- Set task: Output the entries from the line containing "What ordering goes" through the last line as a Markdown table with the columns Row and Line. Number each line in the Row column and skip blank lines.

(Raw entries)
# # # # # # #

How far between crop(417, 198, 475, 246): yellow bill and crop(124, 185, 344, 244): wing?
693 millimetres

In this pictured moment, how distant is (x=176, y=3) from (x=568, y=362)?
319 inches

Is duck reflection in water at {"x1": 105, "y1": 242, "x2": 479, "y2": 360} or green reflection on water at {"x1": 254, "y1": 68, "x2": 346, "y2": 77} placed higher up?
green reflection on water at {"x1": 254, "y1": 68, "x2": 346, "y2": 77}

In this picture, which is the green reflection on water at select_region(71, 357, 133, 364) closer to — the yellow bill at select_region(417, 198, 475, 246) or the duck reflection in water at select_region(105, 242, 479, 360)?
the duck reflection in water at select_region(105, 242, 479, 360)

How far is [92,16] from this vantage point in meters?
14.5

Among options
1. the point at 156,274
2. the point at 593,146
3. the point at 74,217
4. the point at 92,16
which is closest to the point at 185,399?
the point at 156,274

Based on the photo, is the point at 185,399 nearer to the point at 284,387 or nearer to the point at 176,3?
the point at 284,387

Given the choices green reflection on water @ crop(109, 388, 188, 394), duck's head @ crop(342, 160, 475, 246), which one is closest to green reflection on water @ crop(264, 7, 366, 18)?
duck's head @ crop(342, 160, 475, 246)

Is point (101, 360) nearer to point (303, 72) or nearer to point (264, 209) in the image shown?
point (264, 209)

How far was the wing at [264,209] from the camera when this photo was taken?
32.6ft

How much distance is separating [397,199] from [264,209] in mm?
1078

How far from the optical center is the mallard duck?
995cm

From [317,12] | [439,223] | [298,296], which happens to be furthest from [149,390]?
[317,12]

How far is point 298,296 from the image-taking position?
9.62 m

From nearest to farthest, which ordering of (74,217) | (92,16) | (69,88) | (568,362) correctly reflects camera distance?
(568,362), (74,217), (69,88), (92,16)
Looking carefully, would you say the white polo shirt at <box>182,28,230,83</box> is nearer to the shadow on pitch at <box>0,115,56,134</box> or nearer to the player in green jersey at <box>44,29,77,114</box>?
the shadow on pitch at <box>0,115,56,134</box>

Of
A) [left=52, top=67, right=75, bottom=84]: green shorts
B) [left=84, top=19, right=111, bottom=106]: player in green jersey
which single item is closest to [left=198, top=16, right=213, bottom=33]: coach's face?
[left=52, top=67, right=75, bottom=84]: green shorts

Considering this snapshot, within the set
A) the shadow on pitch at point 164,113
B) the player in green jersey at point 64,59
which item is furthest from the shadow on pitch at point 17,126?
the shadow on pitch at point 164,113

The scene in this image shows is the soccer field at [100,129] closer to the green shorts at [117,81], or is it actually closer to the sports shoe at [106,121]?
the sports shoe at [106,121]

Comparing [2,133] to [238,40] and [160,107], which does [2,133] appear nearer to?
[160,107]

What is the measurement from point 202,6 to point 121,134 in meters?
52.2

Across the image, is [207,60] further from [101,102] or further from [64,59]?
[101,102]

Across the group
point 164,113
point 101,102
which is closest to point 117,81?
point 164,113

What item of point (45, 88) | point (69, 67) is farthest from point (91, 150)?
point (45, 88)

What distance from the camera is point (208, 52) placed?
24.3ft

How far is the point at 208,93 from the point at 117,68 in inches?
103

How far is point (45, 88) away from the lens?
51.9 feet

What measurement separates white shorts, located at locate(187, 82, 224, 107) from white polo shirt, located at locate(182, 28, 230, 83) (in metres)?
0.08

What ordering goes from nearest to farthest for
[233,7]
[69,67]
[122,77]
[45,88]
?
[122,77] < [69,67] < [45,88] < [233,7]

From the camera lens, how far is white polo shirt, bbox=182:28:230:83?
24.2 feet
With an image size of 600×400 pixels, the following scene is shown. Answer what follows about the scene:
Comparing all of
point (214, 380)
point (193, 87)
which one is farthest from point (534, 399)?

# # # # # # #

- Exercise answer:
| Row | Line |
|---|---|
| 1 | What ordering goes from nearest to farthest for |
| 2 | [233,7] |
| 3 | [69,67] |
| 4 | [122,77] |
| 5 | [45,88] |
| 6 | ? |
| 7 | [122,77] < [69,67] < [45,88] < [233,7] |
| 8 | From the camera lens, how far is white polo shirt, bbox=182:28:230:83? |
| 9 | 24.2 feet |
| 10 | With an image size of 600×400 pixels, the following scene is shown. Answer what follows about the scene: |
| 11 | Comparing all of |
| 12 | point (214, 380) |
| 13 | point (193, 87) |
| 14 | which one is farthest from point (534, 399)? |